How to Run GLM 5.1 Locally: Complete Setup for Agentic Coding
By Braincuber Team
Published on April 18, 2026
GLM 5.1 is one of the strongest open-source AI models available for local deployment. According to Artificial Analysis, it ranks as the leading open-weights model on their Intelligence Index. Z.ai positions it as a flagship release for coding, reasoning, and agentic workflows.

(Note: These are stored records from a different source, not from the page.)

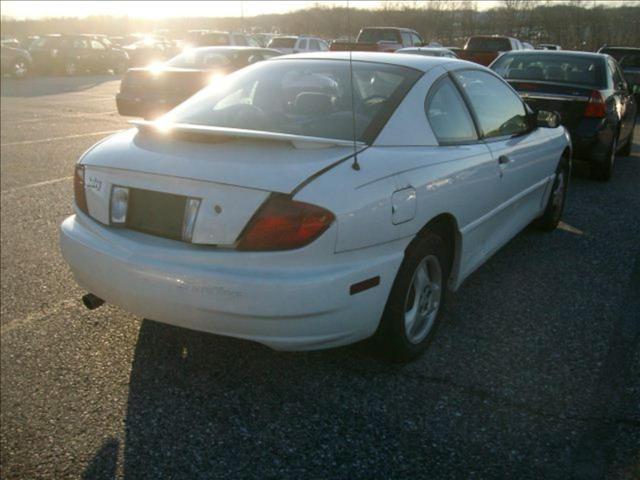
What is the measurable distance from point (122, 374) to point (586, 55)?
702 cm

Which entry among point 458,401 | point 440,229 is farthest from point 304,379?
point 440,229

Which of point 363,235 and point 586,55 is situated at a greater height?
point 586,55

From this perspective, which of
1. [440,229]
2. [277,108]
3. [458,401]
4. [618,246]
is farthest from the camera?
[618,246]

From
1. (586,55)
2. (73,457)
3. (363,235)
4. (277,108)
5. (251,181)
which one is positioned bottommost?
(73,457)

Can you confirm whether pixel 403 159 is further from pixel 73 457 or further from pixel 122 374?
pixel 73 457

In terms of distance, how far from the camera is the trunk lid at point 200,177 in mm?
2547

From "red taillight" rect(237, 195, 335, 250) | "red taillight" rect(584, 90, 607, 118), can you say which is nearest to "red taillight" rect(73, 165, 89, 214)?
"red taillight" rect(237, 195, 335, 250)

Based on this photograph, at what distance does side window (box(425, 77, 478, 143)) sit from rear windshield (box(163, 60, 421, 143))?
162 millimetres

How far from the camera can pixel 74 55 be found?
27.1m

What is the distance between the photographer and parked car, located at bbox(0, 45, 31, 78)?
23872mm

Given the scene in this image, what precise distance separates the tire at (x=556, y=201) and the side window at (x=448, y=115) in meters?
1.83

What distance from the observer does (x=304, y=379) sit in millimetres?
3018

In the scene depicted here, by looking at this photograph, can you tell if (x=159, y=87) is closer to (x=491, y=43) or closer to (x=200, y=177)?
(x=200, y=177)

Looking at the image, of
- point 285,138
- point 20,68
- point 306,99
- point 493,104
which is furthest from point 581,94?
point 20,68
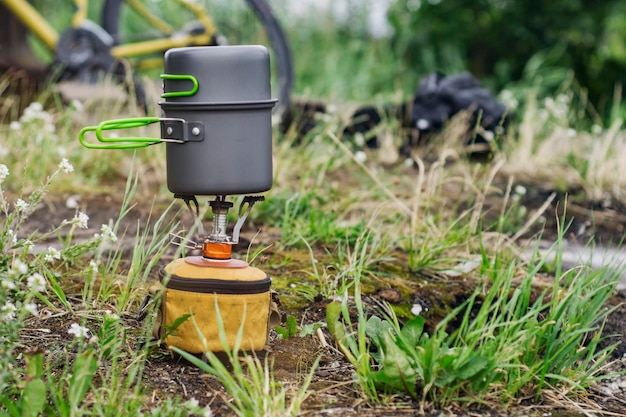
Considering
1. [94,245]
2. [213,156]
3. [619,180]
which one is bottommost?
[619,180]

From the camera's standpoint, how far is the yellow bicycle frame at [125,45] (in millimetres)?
5465

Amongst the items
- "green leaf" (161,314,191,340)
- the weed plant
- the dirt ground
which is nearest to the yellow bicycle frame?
the dirt ground

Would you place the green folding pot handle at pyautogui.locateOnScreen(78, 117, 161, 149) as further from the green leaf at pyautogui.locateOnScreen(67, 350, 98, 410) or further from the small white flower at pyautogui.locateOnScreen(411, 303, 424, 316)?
the small white flower at pyautogui.locateOnScreen(411, 303, 424, 316)

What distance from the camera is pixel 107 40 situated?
214 inches

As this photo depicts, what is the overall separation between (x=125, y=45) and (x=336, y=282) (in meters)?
3.94

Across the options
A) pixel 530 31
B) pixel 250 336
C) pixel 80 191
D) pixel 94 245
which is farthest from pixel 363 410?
pixel 530 31

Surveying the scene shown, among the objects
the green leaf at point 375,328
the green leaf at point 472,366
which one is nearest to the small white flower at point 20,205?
the green leaf at point 375,328

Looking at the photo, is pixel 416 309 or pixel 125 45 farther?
pixel 125 45

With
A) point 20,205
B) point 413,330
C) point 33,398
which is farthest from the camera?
point 20,205

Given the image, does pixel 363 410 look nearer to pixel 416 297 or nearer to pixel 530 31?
pixel 416 297

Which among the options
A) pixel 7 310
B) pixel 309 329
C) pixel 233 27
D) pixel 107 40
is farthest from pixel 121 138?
pixel 233 27

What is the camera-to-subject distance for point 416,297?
8.61 ft

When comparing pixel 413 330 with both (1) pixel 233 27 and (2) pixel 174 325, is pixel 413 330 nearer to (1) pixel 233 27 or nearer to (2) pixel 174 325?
(2) pixel 174 325

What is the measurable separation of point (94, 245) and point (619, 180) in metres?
3.21
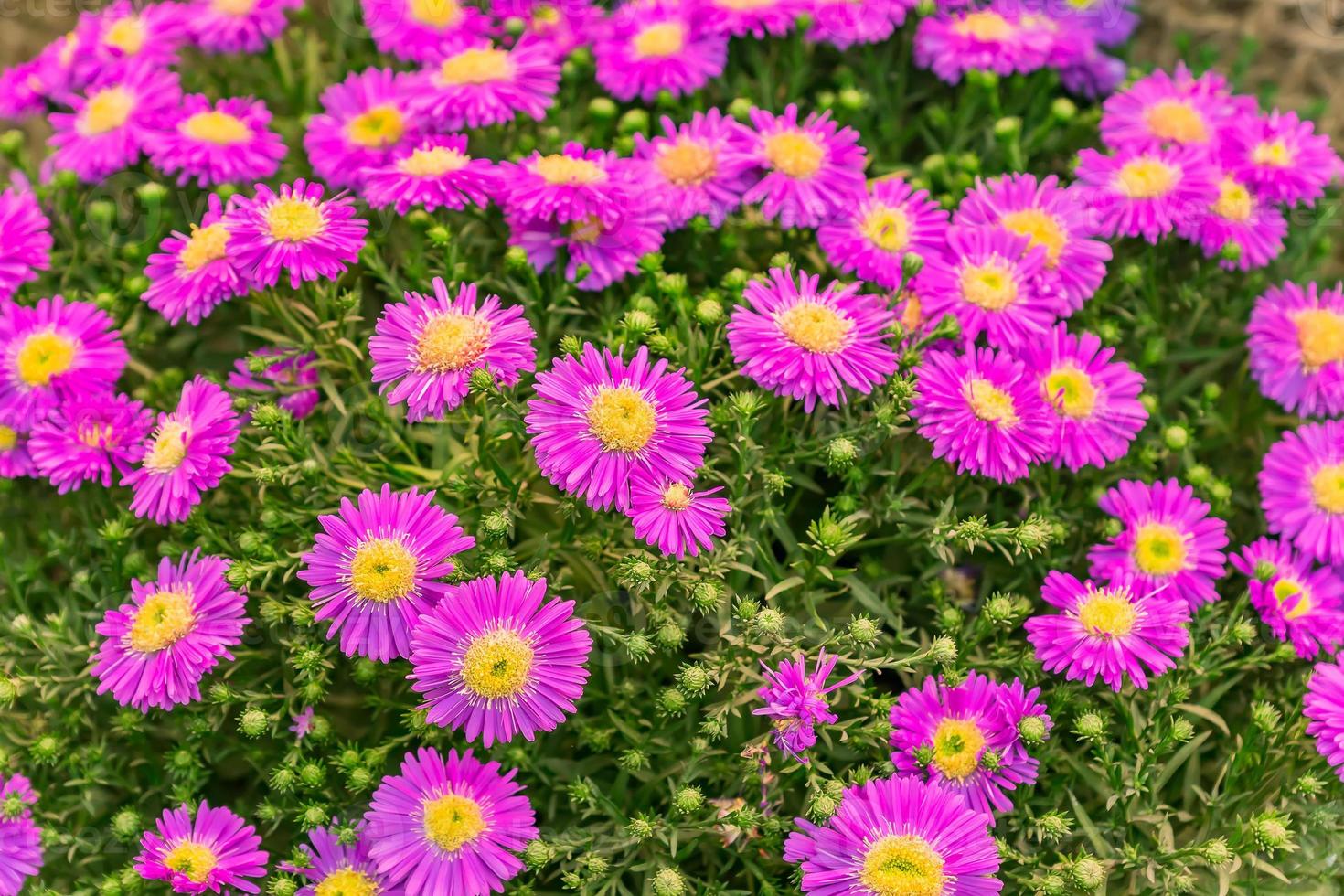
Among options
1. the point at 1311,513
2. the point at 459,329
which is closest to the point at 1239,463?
the point at 1311,513

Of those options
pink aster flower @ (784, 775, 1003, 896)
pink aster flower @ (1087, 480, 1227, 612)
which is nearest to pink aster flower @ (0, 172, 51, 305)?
pink aster flower @ (784, 775, 1003, 896)

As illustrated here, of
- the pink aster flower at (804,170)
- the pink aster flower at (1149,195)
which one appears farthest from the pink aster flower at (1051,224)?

Running it locally gives you complete control over your data while maintaining privacy.
What You'll Learn:
- Configure an H100 GPU environment on RunPod
- Build llama.cpp with CUDA support for GPU acceleration
- Download and optimize the GLM 5.1 GGUF model
- Set up a local model serving API
- Test the API with cURL and OpenAI Python SDK
- Access the model through the llama.cpp WebUI
- Integrate GLM 5.1 with Claude Code for agentic coding
Why Run GLM 5.1 Locally?
Running GLM 5.1 locally provides several key advantages over cloud-based APIs. Your data never leaves your environment, which is critical for sensitive projects. You have full control over the model configuration and can experiment with different prompts without usage limits or API costs.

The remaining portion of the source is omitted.